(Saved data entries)
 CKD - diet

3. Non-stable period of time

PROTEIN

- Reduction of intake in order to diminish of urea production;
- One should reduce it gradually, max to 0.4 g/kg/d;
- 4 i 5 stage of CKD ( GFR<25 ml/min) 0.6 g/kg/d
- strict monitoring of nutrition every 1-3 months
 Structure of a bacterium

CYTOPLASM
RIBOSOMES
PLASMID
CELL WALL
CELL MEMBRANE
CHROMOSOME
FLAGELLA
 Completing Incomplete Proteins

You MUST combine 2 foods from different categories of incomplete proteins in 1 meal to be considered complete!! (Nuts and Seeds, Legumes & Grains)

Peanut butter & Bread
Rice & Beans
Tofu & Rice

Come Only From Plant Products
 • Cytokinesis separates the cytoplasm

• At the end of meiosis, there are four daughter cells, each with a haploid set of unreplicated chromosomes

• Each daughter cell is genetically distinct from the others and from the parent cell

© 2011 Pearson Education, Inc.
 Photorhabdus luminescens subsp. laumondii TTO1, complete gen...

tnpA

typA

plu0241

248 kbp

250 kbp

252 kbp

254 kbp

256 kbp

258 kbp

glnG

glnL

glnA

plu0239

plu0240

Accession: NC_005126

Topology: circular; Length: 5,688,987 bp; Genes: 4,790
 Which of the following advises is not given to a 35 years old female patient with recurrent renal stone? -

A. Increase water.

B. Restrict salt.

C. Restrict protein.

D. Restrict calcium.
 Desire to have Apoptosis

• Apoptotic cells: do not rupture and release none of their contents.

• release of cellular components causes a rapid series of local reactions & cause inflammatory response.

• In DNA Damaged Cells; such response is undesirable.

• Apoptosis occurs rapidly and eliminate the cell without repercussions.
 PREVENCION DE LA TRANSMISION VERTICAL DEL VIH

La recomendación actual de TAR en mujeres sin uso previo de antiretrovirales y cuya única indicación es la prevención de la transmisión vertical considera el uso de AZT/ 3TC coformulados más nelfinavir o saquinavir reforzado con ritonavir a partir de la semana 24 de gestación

YOUR INSTRUCTIONS ▸ The answer should be a single number: how many lines in the records contain "response".

RESULT ▸ 2